Correto. Eu realmente preciso de um 'Chipset'. Porém só acho com nomes diferentes, e queria ter certeza de que vai dar certo. Ou que eu realmente preciso comprar um idêntico.

----------


## lleonardo08

Esse é o chip do qual estou procurando, porém só acho parecidos.
Como:

----------


## Nilton Nakao

Ileonardo08, normalmente quando queima um chipset precisa trocar a EEPROm(memória) o que não seria uma vantagem por que precisaria instalar um software ficando num custo nada viável; além de ferramentas específicas para substituir os mesmos e programas no PC.
Para roteadores comuns que custam 100 ou menos e até uns 500 não vale a pena a menos que tenha dezenas ou centenas destes queimados.

----------


## sphreak

> Esse é o chip do qual estou procurando, porém só acho parecidos.
> Como:


Esse chipset é muito comum em roteadores e em Nanostations.
Como o colega acima falou, só vale a pena se for reparador e tiver um monte pra trocar.

----------


## rubem

O AR7240 foi um dos mais usados a alguns anos, é fácil de achar FORA das lojas de componentes:

http://produto.mercadolivre.com.br/M...fp128-novo-_JM

Loja de componentes não costuma ter chipset nenhum, mal e mal tem algumas eeproms pra TV's, mas até componentes de monitores as vezes só tem em outros tipo de loja especializada em monitores.

Ele é um exemplo clássico dos chipsets de primeira geralçao N, tem 1 porta wan e 4 lan, tem USB 1.1 pra eventualmente gravar logs em cartão micro-sd, tem umas portas GPIO pra acender led ou ler posições de botões, tem uma cpu (Unidade com processador) 24K de 32 bits com processador de ponto flutuante embutido, aceita memória DDR ou DDR2, e tem 1 porta PCIe que é por onde geralmente se comunica com o chipset de RF (De wifi, no caso dos roteadores), um AR9280 na maioria dos roteadores.

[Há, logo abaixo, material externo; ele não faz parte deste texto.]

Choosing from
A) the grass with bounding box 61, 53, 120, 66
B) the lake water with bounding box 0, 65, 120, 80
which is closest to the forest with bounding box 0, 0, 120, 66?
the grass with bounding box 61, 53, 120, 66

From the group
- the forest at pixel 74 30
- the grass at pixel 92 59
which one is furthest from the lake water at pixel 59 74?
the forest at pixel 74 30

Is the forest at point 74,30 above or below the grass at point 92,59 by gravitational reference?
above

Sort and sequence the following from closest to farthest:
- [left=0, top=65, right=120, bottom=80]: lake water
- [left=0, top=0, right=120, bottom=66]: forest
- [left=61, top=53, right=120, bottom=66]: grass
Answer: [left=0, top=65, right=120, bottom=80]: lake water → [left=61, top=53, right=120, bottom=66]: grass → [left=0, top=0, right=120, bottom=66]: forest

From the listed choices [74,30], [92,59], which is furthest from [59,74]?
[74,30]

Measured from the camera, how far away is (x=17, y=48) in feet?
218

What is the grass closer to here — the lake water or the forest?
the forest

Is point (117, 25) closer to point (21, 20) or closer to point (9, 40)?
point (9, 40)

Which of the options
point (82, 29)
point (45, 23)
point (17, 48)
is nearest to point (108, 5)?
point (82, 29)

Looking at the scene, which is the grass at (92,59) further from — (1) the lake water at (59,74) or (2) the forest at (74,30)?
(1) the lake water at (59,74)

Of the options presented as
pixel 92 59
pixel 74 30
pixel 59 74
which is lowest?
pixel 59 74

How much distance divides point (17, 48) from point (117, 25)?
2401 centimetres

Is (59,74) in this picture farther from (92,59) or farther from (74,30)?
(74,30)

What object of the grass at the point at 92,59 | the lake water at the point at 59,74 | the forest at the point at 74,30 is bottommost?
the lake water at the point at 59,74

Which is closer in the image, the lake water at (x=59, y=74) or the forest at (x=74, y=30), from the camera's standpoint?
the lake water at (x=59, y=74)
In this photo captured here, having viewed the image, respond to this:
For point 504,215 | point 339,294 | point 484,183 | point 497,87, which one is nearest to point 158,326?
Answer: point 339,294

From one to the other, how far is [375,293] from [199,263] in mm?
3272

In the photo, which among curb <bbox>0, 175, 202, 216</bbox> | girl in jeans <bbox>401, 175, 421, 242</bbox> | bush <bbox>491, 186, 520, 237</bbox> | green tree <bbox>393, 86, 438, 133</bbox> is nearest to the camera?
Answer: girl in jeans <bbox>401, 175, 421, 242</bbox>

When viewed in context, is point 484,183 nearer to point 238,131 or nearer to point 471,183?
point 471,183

Se for comparar com uma placa-mãe ATX, ele une as funções de processador, chipset principal e chipsets ethernet com um switch incluso, e tem um slot PCIe onde você pluga uma placa de rede wifi (Porque a rede ethernet já existe no AR7240, são 5 portas!).

Não recomendo tentar trocar isso se nunca mexeu com chipsets desse tipo, se for de um roteador barato de mesa é um ótimo aprendizado porque são baratos e você vai danificar 2 ou 3 antes de conseguir dessoldar e ressoldar um direito. Precisa bico quadrado pra ar-quente, ou solda salva-chip, pasta, e MUITA paciência pra pegar o jeito, na maioria dos roteadores e CPE's baratas a placa é meio frágil, é meio fácil soltar trilhas nelas quando aquece muito. Tira um chipset ethernet em curto de placa-mãe ATX é papinha de nenem perto de trocar esses chipsets maiores, eu só tenho paciência se usar ponta tipo
http://www.ebay.com/itm/Hot-Air-Rewo...-/302293981416
ou ainda melhor
http://www.ebay.com/itm/Hot-Air-Rewo...m/302000675749
Duro é achar essas pontas! A minha eu fabriquei, gambiarra feia, tapando buracos com silicone de alta temperatura.

----------